O romance africano anglófono como literatura menor: da transliteração à apropriação na escrita nigeriana

  • Elena Rodríguez Murphy University of Salamanca
Palavras-chave: literatura africana anglófona, desterritorialização, transliteração, tradução, literatura menor, narrativa nigeriana

Resumo

Since its inception, Anglophone African literature has offered a wide range of examples of what Deleuze and Guattari once referred to as “deterritorialization of language” (1986/ 1975). On the Nigerian scene, authors such as Chinua Achebe began to write in a deterritorialised form of English in order to act in response to colonial power.
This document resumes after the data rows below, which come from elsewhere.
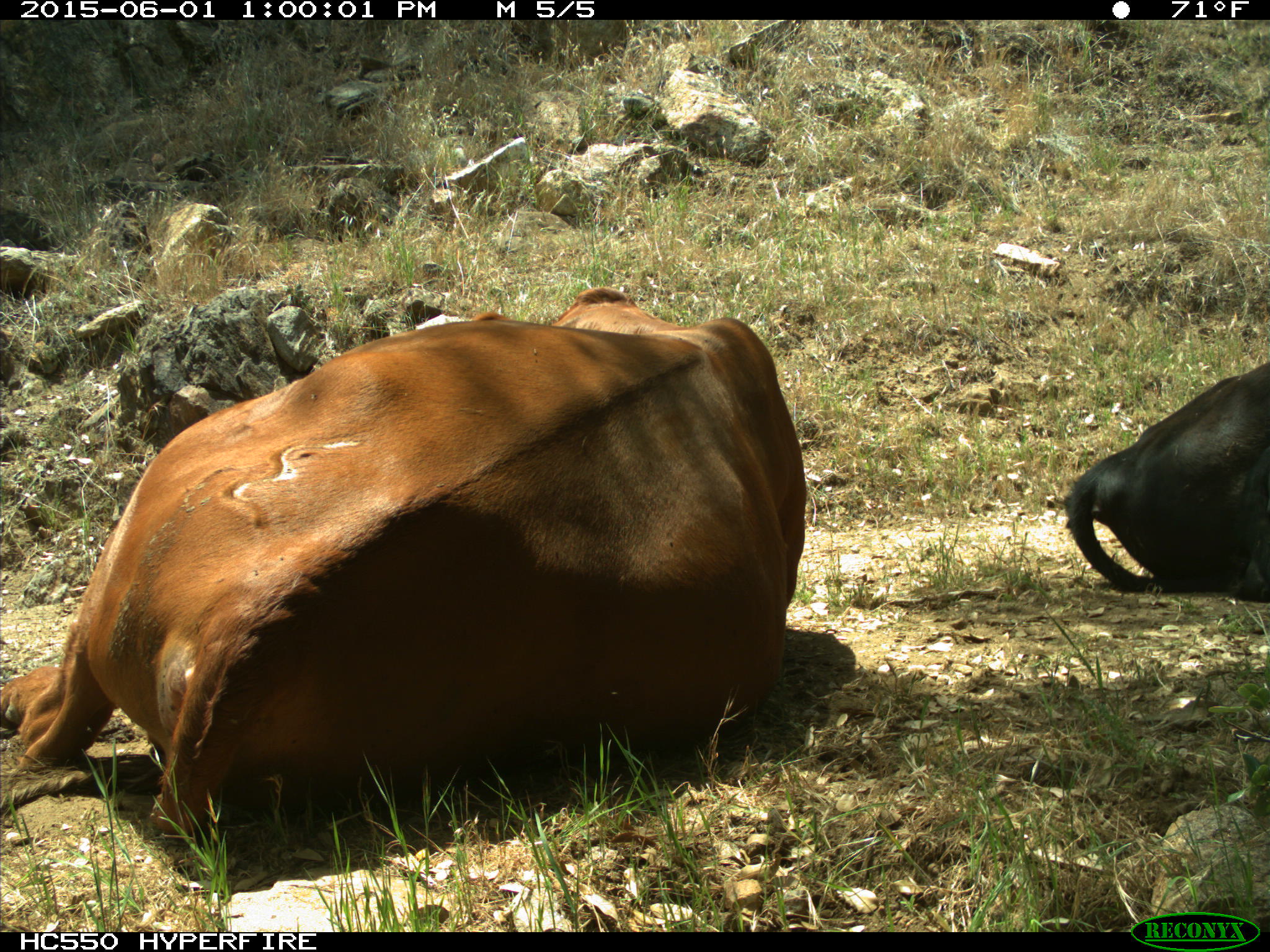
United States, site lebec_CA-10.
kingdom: Animalia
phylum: Chordata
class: Mammalia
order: Artiodactyla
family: Bovidae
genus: Bos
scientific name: Bos taurus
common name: domestic cow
In Achebe’s ground-breaking first novel, Things Fall Apart (1958), different stylistic devices—introduction of elements of the oral African tradition such as proverbs, myths or folktales, to name but a few—are used in order to transliterate or translate Igbo culture into English producing, as a result, a representative example of Anglophone African minor literature (Bandia 2006, 2008) and “Euro-African intertextuality” (Irele 2001: xiv). In this regard, Achebe, and other authors of what has been called “the first generation of Nigerian writers”, paved the way for the newer generations of authors, such as Chimamanda Ngozi Adichie, Sefi Atta or Uzodinma Iweala, to continue appropriating and recreating the English language for Nigerian literature.